Soal Bacaan>
1. Menurut berita tentang penyintas Covid-19, kapan ayah Kiki terpapar Covid-19?
2. Tulis kembali bagian berita tentang penyintas Covid-19 dari "Pada kesempatan kali" sampai "merebak di Indonesia.", dengan mengganti "Pameran Arsip" menjadi "Pameran Dokumentasi".

Teks Bacaan>
-=-=-
UNAIR NEWS – Indonesia telah menghadapi pandemi Covid-19 selama dua tahun terhitung sejak awal kemunculannya pada bulan April 2020. Hal itu menyebabkan masyarakat mengalami kesulitan dari berbagai aspek, namun kita harus bangkit dari keterpurukan selama pandemi Covid-19.
Pada kesempatan kali ini, Universitas Airlangga mengundang Dosen Antropologi, Rizky Sugianto Putri S Ant M Si sebagai penyintas Covid-19 untuk berbagi pengalamannya menghadapi pandemi di Gelaran Pameran Arsip Covid-19 pada Sabtu (07/01/2022).
Rizky Sugianto atau yang akrab dipanggil Kiki menceritakan, bahwa ayahnya terpapar Covid-19 pada Juni 2020, dimana pada saat itu merupakan fase awal Covid-19 merebak di Indonesia.
Menurut Kiki, hal yang heartbreaking pada saat itu ialah sikap lingkungan sekitar menanggapi kondisi keluarganya. Kiki menjelaskan bahwa ia dan sekeluarga mengalami diskriminasi oleh lingkungan sekitarnya.
“Ketika kita dihadapkan dengan hal yang asing dan menakutkan, pasti manusia cenderung menghindari hal tersebut dan menunjukkan sisi lain dari manusia,” tambahnya.
Stigma masyarakat pada saat itu masih buruk. Selama keluarganya terpapar, tidak ada bala bantuan dari tetangga untuk mengirim stok makanan dan obat karena dilarangnya untuk melakukan aktivitas diluar selama terpapar Covid-19.
Kiki dan keluarga dihadapkan dengan kepergian dari sang ayah selama melakukan perawatan di rumah sakit. Hal tersebut membuat Kiki dan keluarga sangat terpukul dan mengalami kesedihan yang mendalam.
-=-=-
Data penalaran geometri adegan
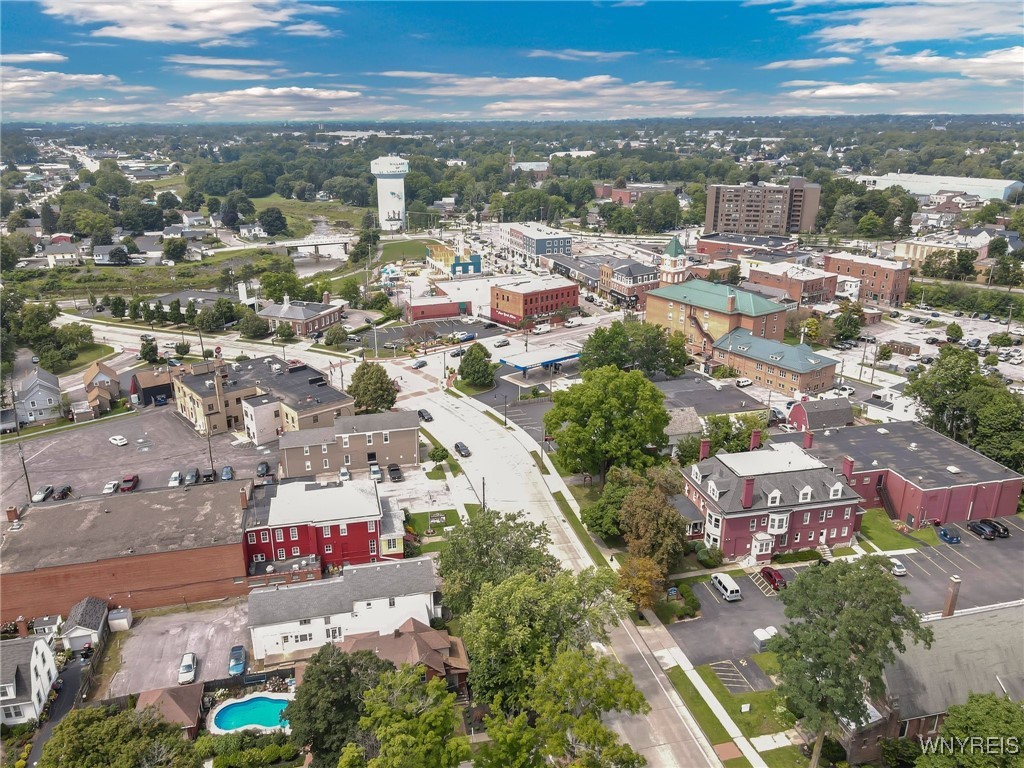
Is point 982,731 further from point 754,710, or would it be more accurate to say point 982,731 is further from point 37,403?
point 37,403

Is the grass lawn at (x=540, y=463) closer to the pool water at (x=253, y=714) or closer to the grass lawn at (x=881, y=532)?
the grass lawn at (x=881, y=532)

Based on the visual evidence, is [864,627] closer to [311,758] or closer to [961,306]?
[311,758]

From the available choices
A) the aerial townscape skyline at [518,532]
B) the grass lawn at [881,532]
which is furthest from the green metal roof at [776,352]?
the grass lawn at [881,532]

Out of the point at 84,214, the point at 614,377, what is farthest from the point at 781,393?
the point at 84,214

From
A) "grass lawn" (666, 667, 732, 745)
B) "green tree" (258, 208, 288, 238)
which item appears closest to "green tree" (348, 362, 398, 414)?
"grass lawn" (666, 667, 732, 745)

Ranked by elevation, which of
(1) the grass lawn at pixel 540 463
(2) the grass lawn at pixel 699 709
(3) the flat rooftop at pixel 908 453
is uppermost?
(3) the flat rooftop at pixel 908 453

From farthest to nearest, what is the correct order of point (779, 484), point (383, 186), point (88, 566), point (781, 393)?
point (383, 186) → point (781, 393) → point (779, 484) → point (88, 566)
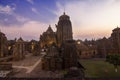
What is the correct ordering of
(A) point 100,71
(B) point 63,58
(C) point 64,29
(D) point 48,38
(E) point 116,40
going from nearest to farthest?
(A) point 100,71, (B) point 63,58, (C) point 64,29, (E) point 116,40, (D) point 48,38

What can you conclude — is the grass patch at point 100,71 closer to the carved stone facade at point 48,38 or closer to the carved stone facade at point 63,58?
the carved stone facade at point 63,58

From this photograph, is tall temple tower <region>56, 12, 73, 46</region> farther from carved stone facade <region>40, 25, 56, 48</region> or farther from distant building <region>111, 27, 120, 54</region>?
distant building <region>111, 27, 120, 54</region>

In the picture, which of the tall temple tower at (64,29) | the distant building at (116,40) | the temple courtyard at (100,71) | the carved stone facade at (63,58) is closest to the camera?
the temple courtyard at (100,71)

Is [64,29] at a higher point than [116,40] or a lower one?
higher

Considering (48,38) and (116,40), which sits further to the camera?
(48,38)

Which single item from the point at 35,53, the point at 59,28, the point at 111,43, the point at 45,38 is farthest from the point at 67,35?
the point at 45,38

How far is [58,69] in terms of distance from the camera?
52.8 meters

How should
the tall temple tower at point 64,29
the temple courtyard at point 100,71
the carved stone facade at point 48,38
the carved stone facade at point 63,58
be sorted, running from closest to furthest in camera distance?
the temple courtyard at point 100,71
the carved stone facade at point 63,58
the tall temple tower at point 64,29
the carved stone facade at point 48,38

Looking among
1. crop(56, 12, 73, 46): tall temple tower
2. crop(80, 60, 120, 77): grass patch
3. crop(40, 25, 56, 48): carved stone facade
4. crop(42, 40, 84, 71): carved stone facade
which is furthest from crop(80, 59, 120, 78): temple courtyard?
crop(40, 25, 56, 48): carved stone facade

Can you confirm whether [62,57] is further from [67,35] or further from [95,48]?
[95,48]

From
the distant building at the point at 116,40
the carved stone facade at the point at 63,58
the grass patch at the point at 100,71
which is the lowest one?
the grass patch at the point at 100,71

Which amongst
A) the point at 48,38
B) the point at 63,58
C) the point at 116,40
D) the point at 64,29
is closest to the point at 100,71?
the point at 63,58

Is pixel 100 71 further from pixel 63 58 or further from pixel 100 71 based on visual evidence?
pixel 63 58

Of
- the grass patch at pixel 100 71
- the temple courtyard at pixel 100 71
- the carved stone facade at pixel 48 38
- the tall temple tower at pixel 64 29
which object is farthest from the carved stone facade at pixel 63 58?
the carved stone facade at pixel 48 38
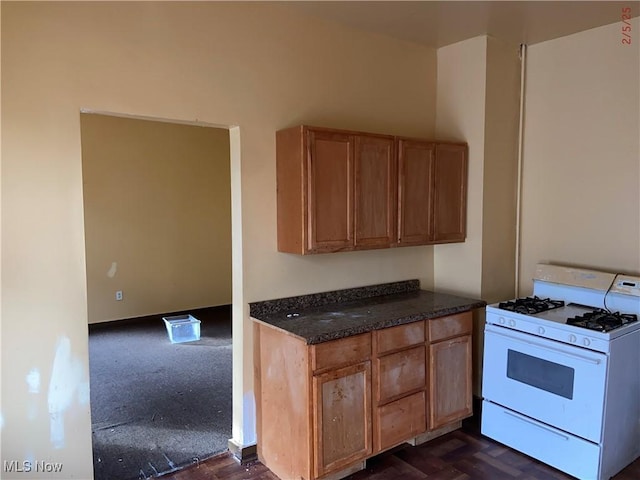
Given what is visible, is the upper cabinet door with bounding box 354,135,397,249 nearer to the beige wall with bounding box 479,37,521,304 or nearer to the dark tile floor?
the beige wall with bounding box 479,37,521,304

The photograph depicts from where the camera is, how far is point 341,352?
2.56 m

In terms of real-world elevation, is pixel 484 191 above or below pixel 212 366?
above

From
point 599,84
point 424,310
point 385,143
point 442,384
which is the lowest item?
point 442,384

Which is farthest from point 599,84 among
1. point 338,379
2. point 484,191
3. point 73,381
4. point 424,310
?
point 73,381

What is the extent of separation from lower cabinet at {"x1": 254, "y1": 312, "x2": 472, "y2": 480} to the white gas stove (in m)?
0.27

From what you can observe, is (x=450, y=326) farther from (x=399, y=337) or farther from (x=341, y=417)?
(x=341, y=417)

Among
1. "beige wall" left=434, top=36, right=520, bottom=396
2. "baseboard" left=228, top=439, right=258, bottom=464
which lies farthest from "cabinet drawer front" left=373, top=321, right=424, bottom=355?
"baseboard" left=228, top=439, right=258, bottom=464

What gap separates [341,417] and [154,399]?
1.79m

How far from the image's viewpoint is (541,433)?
2824 mm

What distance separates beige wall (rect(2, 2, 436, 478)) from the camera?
7.09 ft

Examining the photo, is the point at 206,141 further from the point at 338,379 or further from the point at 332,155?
the point at 338,379

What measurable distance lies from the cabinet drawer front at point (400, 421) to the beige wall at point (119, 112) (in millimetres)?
755

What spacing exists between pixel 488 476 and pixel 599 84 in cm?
249

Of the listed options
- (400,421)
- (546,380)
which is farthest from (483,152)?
(400,421)
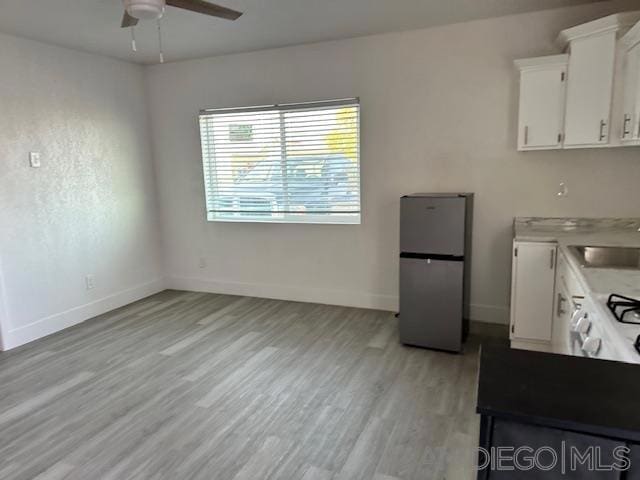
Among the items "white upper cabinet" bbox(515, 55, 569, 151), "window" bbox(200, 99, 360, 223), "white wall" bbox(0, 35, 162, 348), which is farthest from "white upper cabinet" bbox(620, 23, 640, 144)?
"white wall" bbox(0, 35, 162, 348)

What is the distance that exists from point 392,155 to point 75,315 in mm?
3516

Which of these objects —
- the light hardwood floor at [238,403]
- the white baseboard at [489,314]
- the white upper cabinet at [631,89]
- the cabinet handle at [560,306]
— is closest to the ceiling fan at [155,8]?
the light hardwood floor at [238,403]

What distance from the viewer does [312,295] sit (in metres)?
4.56

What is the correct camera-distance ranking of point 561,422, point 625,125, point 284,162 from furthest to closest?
point 284,162
point 625,125
point 561,422

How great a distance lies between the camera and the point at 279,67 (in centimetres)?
425

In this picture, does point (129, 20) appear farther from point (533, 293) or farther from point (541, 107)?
point (533, 293)

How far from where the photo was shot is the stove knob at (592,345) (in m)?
1.41

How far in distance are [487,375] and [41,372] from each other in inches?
134

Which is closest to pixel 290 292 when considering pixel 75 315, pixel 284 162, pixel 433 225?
pixel 284 162

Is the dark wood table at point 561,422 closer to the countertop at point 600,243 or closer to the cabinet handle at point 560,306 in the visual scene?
the countertop at point 600,243

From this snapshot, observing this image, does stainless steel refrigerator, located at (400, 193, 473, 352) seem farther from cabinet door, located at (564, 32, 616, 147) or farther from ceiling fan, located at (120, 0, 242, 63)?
ceiling fan, located at (120, 0, 242, 63)

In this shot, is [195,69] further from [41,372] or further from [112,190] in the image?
[41,372]

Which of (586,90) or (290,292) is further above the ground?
(586,90)

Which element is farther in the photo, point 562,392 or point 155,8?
point 155,8
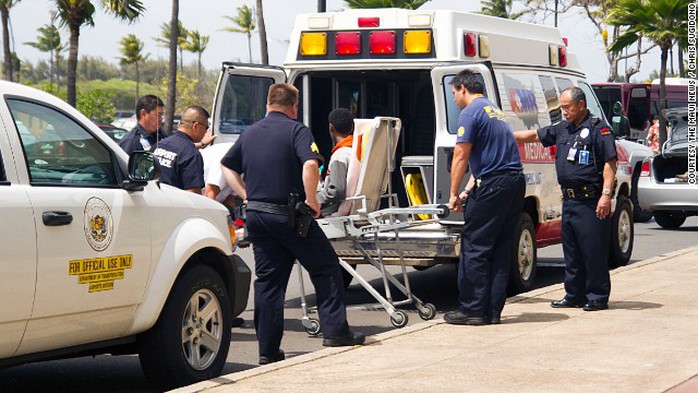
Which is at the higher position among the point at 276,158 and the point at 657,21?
the point at 657,21

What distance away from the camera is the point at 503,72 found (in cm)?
1155

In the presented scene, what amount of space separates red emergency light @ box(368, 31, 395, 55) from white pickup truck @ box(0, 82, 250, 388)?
385cm

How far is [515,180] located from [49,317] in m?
4.33

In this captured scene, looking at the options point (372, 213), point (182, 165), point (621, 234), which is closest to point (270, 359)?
point (372, 213)

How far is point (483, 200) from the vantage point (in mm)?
9625

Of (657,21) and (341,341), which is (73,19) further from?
-=-=-
Jawaban Tiap Soal>
1. Pada Juni 2020.

2.
Pada kesempatan kali ini, Universitas Airlangga mengundang Dosen Antropologi, Rizky Sugianto Putri S Ant M Si sebagai penyintas Covid-19 untuk berbagi pengalamannya menghadapi pandemi di Gelaran Pameran Dokumentasi Covid-19 pada Sabtu (07/01/2022).
Rizky Sugianto atau yang akrab dipanggil Kiki menceritakan, bahwa ayahnya terpapar Covid-19 pada Juni 2020, dimana pada saat itu merupakan fase awal Covid-19 merebak di Indonesia.